## COMPLETE THE FOLLOWING:
(1) Render the following sentence from the reader comments on books and reading into Spanish: "I don't think I was ever bored until I started listening to politicians."
(2) From the reader comments on books and reading, set down the stretch from "My wife & I" through "the newer generations." character for character.
(3) In the reader comments on books and reading, what does the 25-year-old medical student aspire to have in her home one day?

## GIVEN PASSAGE:

•••

Regards, Steve Ellis

Again, Bob you are spot on. I also paid for private education, daughter etc., and find my granddaughter rarely if ever reads and without her phone is miserable. Nothing to do is the cry these days! I hope you are right and that books are coming back. I say that as the selection in my public library is just about exhausted and I have no room in my own library for the latest publications.

Who was the ‘she’ who walked out? I presume an employee or spouse?

Delightful, as always. We’re going to miss you, Sir.

My wife & I also sent our daughter to a posh private school for several years. After 3 years we realised we had fallen prey to the “Price Placebo” effect and changed schools to a local college that emphasised books in hands. Result? Thriving, happy girl.

Two things. A friend bought a small item ($1.85) in a shop in Birkenhead, paid for it with a $2 coin. It took the two young people behind the counter so long work out the change, she missed her bus. So, education standards are well down in the newer generations.
My children and grand-children who read have done the best with their lives. I was like you when a lad in Aberdeen, not much money but always plenty of books in ours and neighbours houses. I’ve spent many wet and cold days as kid, when I couldn’t get outside, curled up somewhere reading a book. Can’t beat it.
I don’t think I was ever bored until I started listening to politicians.

The Silent Majority August 3, 2023 at 1:23 pm

My daughter, a 25 year old med student, loves books so much that she aspires to having a whole room as a library in her home one day. And knowing her, she will!

Happy to say my 15 year old granddaughter in fact failed to achieve the reading task she set herself last Christmas holidays holidays. Managed only 85 books out of the 100.

Can you give a list of your best comedic books before you sign off . Thanks Chris

Two comments on responses- only a woman would need to ask who had walked out – and only an Aucklander would miss a bus for .15cents change. Just saying…

I must say Google Msos is good and Wigtown looks like a neat town to visit. I’ve added to my trip , leaving London tomorrow and heading out to Eindsor and Stonehenge.

if you enjoy a good browse around book shops , check out “Hay on Wye”

I had read all the Agatha Christie and Dame Naomi Marsh books well before i was 10 and loved Historical summaries of US civil war and WW2 for some reason…. going to library in Whanaganui with Mum was highlight of week and have had a 65-year love affair with reading and instilled it in my girls and starting on grandkids ! .. I too am appalled by the lack of reading by young (and not so young) people today .. grads come out of Uni illiterate and have no idea of how history shapes the world we live in

Chris 2.26 p.m. I think it is Full circle, but one of Bob’s books, about the Antarctica.

•••

## DATA FOR REVIEW:
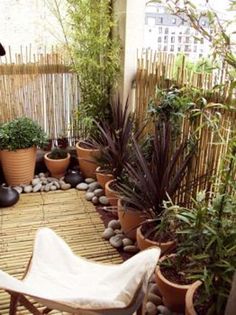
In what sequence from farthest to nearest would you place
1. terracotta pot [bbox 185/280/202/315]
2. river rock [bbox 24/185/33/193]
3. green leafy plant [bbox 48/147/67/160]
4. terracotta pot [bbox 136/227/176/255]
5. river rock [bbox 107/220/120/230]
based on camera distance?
green leafy plant [bbox 48/147/67/160] → river rock [bbox 24/185/33/193] → river rock [bbox 107/220/120/230] → terracotta pot [bbox 136/227/176/255] → terracotta pot [bbox 185/280/202/315]

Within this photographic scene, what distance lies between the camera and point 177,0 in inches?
63.1

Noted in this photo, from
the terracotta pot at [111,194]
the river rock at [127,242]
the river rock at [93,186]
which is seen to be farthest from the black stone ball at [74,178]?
the river rock at [127,242]

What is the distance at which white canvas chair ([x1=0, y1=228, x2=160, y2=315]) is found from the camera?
1327 mm

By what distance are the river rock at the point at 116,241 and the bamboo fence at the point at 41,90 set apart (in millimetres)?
1682

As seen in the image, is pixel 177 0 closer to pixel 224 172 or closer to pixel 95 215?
pixel 224 172

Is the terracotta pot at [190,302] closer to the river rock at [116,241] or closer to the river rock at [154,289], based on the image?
the river rock at [154,289]

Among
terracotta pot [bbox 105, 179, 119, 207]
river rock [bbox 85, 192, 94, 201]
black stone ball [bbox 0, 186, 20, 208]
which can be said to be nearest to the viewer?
terracotta pot [bbox 105, 179, 119, 207]

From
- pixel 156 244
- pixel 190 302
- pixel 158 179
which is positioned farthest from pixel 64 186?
pixel 190 302

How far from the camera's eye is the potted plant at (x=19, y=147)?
3.45 meters

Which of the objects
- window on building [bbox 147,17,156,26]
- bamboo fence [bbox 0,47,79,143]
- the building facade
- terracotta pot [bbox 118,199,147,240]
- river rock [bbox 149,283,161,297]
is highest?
window on building [bbox 147,17,156,26]

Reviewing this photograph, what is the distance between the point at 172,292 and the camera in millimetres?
1930

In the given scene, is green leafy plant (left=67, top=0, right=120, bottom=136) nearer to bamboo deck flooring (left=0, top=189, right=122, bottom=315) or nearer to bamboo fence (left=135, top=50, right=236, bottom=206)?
bamboo fence (left=135, top=50, right=236, bottom=206)

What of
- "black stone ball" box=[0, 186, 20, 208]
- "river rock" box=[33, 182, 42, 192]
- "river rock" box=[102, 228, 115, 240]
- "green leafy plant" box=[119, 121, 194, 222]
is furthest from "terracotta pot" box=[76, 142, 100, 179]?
"green leafy plant" box=[119, 121, 194, 222]

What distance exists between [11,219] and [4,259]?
0.58 meters
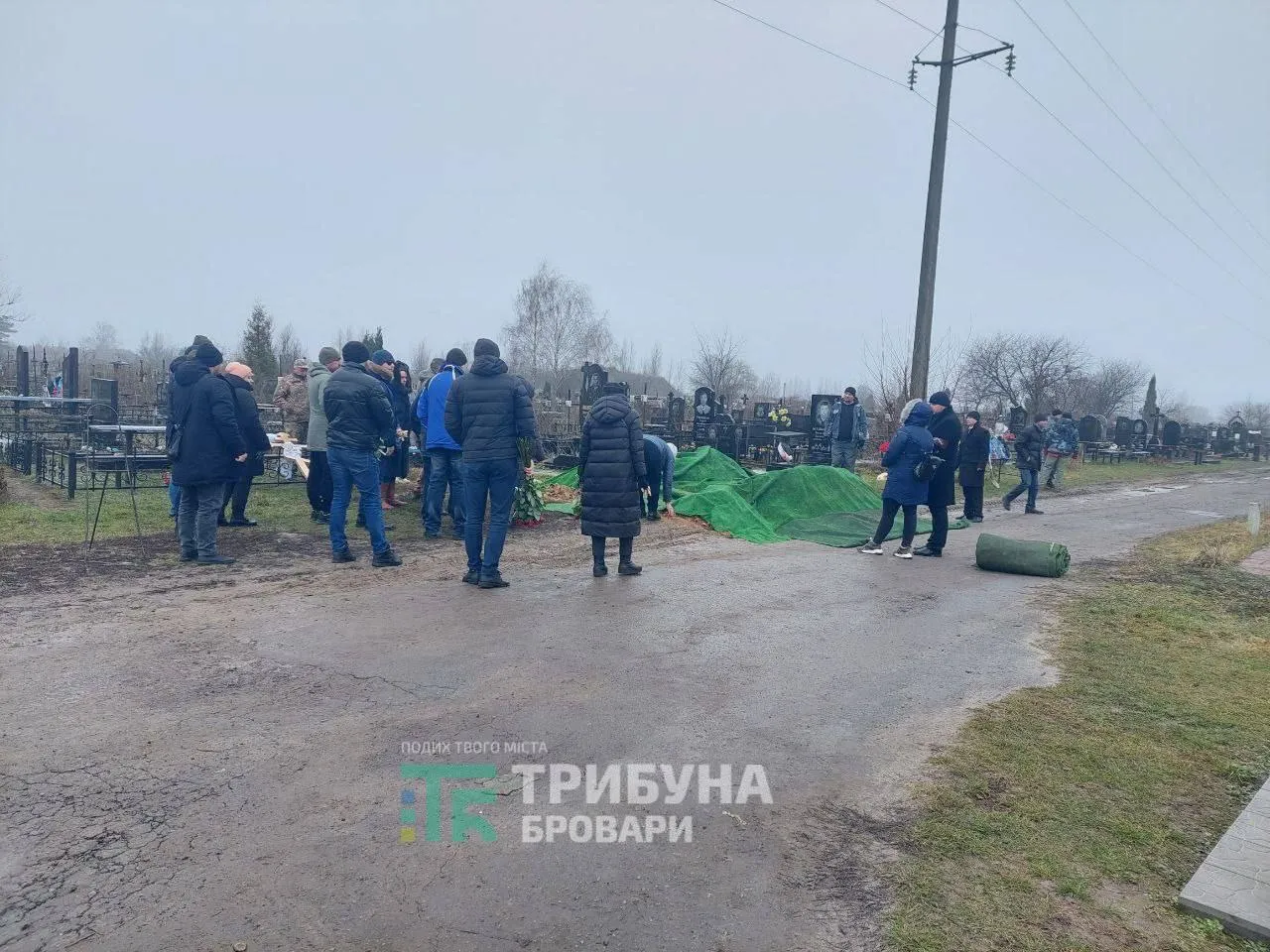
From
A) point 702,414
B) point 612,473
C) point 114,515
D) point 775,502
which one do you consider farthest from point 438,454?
point 702,414

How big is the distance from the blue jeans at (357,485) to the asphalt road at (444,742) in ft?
1.16

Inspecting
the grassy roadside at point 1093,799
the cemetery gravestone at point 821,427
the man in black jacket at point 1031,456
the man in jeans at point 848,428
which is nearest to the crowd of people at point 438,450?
the grassy roadside at point 1093,799

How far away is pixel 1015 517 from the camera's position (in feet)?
46.1

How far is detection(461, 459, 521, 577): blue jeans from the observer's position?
6883 mm

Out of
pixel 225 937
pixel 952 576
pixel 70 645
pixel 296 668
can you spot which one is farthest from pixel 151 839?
pixel 952 576

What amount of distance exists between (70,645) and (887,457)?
24.4ft

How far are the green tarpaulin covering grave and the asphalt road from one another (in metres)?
3.35

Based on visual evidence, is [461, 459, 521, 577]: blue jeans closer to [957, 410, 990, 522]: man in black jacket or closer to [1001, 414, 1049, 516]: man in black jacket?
[957, 410, 990, 522]: man in black jacket

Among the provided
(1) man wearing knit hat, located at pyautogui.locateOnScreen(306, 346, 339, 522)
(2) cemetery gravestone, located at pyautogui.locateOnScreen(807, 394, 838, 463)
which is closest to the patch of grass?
(1) man wearing knit hat, located at pyautogui.locateOnScreen(306, 346, 339, 522)

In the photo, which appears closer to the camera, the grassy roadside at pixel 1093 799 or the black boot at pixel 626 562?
the grassy roadside at pixel 1093 799

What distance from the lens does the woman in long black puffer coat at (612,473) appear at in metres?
7.41

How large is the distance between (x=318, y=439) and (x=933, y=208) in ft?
39.9

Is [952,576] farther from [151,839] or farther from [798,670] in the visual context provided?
[151,839]

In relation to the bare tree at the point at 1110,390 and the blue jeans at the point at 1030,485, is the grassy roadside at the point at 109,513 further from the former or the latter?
the bare tree at the point at 1110,390
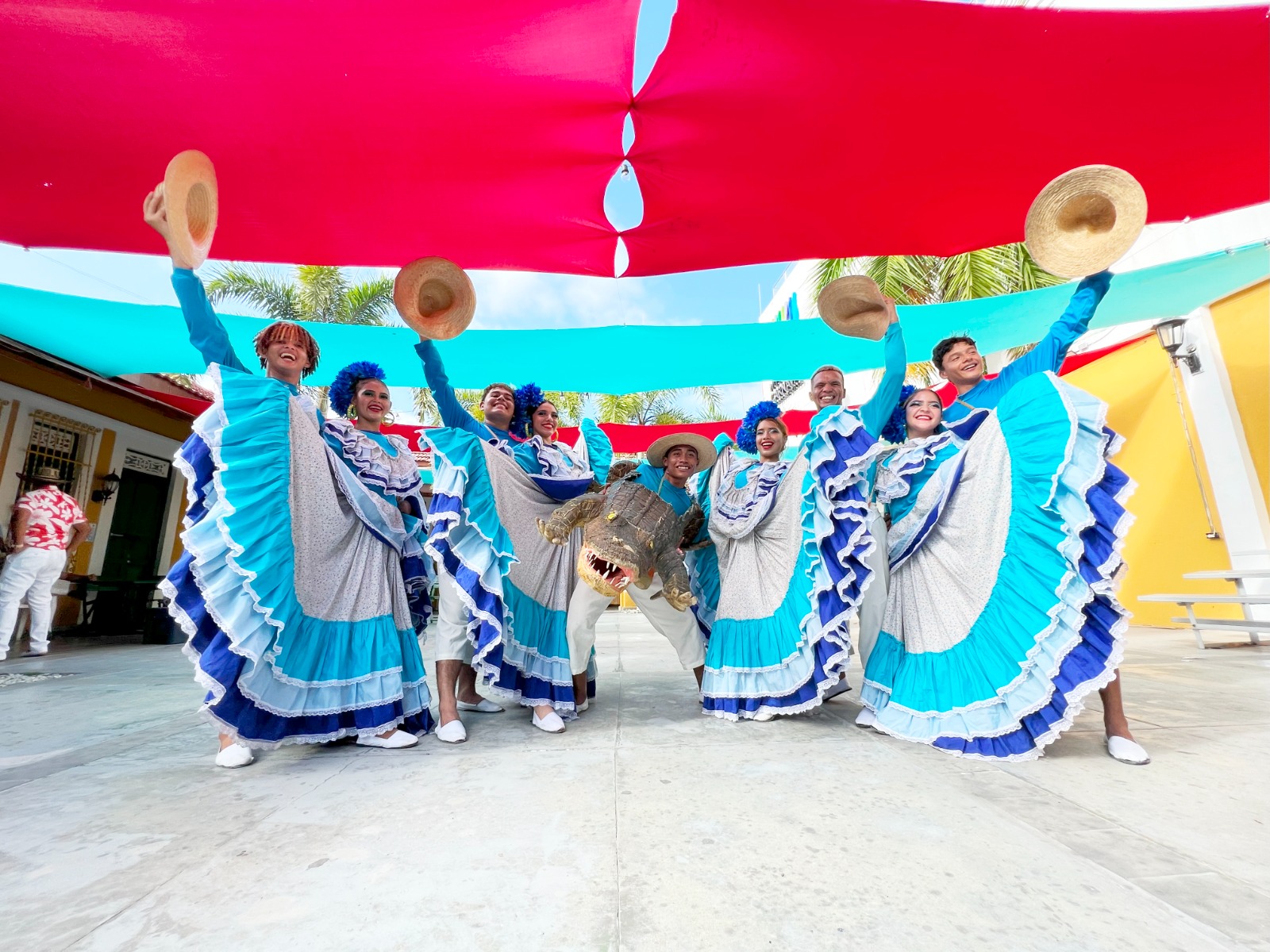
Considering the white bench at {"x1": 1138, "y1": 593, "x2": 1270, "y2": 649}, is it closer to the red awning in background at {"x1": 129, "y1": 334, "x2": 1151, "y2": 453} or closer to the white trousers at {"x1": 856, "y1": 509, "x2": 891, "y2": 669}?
the red awning in background at {"x1": 129, "y1": 334, "x2": 1151, "y2": 453}

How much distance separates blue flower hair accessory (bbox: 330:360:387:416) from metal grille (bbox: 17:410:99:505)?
6604mm

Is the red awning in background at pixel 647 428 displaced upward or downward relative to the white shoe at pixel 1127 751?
upward

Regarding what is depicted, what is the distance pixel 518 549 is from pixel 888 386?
197 cm

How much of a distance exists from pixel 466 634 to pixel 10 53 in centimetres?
324

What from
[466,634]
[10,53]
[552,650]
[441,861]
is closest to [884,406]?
[552,650]

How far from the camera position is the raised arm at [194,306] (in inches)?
86.7

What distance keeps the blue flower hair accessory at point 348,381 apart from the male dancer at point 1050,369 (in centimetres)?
283

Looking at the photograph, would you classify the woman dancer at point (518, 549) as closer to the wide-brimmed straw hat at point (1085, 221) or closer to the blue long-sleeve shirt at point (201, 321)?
the blue long-sleeve shirt at point (201, 321)

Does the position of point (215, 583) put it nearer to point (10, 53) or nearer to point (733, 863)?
point (733, 863)

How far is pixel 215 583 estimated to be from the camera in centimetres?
214

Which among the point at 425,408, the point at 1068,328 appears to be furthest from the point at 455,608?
the point at 425,408

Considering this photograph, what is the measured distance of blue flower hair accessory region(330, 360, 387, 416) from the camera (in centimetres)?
313

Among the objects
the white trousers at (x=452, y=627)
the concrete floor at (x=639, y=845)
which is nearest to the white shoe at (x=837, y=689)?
the concrete floor at (x=639, y=845)

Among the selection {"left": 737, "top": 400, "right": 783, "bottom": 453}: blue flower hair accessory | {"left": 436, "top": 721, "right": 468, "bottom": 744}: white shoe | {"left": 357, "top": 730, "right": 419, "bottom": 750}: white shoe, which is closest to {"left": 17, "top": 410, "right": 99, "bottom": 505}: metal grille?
{"left": 357, "top": 730, "right": 419, "bottom": 750}: white shoe
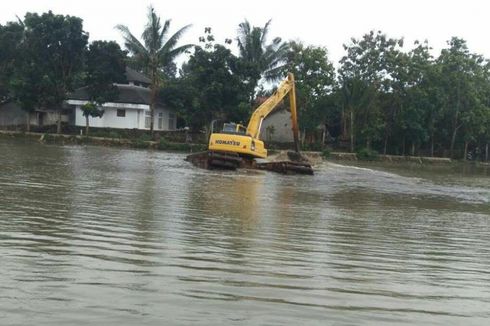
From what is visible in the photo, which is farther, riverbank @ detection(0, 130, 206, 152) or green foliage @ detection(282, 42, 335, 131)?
green foliage @ detection(282, 42, 335, 131)

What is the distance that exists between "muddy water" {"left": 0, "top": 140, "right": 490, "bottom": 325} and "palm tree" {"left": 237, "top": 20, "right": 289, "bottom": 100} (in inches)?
1506

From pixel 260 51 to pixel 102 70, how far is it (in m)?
13.9

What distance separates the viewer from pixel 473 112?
5478 centimetres

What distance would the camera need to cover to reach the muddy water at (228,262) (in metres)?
4.38

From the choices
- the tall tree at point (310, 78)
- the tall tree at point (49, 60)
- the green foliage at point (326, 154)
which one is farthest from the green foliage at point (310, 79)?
the tall tree at point (49, 60)

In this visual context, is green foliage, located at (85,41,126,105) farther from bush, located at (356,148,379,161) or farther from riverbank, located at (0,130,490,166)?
bush, located at (356,148,379,161)

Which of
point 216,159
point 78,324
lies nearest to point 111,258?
point 78,324

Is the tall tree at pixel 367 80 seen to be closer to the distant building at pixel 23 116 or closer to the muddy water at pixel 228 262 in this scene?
the distant building at pixel 23 116

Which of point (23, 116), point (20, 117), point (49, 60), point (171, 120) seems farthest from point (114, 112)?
point (20, 117)

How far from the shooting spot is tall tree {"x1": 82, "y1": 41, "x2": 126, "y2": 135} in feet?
161

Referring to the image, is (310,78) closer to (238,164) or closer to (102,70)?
(102,70)

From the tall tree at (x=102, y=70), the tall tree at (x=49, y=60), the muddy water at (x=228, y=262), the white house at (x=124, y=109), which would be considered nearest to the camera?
the muddy water at (x=228, y=262)

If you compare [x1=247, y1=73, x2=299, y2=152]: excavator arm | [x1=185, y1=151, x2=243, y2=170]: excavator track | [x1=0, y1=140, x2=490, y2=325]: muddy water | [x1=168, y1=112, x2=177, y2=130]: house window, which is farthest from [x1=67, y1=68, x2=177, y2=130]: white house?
[x1=0, y1=140, x2=490, y2=325]: muddy water

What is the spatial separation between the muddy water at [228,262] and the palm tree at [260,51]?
1506 inches
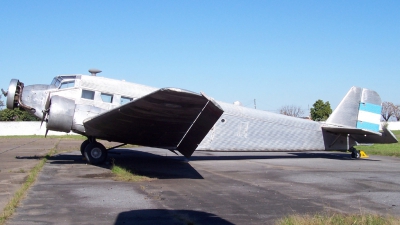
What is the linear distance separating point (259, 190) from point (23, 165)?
7.71 metres

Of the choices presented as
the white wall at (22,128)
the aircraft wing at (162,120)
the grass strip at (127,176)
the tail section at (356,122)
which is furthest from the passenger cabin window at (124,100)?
the white wall at (22,128)

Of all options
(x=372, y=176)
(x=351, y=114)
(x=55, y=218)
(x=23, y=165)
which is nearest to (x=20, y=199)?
(x=55, y=218)

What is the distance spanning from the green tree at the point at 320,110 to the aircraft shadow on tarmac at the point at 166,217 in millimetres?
50418

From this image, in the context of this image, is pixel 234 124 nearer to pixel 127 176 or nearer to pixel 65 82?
pixel 127 176

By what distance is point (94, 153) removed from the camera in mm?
12148

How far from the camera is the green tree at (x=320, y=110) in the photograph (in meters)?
54.3

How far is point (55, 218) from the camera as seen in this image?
561 centimetres

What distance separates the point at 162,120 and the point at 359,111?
10532 mm

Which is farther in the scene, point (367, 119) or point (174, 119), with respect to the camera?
point (367, 119)

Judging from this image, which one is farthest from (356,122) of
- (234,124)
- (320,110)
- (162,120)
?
(320,110)

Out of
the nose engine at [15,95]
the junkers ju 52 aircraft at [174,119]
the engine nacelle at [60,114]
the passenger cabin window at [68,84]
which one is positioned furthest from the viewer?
the passenger cabin window at [68,84]

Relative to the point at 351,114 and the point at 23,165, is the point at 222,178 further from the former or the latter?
the point at 351,114

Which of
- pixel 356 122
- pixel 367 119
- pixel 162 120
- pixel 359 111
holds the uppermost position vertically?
pixel 162 120

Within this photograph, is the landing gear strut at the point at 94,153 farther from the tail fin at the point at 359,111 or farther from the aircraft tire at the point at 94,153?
the tail fin at the point at 359,111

•••

## EXPECTED OUTPUTS:
(1) No creo que me haya aburrido nunca hasta que empecé a escuchar a los políticos.

(2)
My wife & I also sent our daughter to a posh private school for several years. After 3 years we realised we had fallen prey to the “Price Placebo” effect and changed schools to a local college that emphasised books in hands. Result? Thriving, happy girl.

Two things. A friend bought a small item ($1.85) in a shop in Birkenhead, paid for it with a $2 coin. It took the two young people behind the counter so long work out the change, she missed her bus. So, education standards are well down in the newer generations.

(3) A whole room as a library.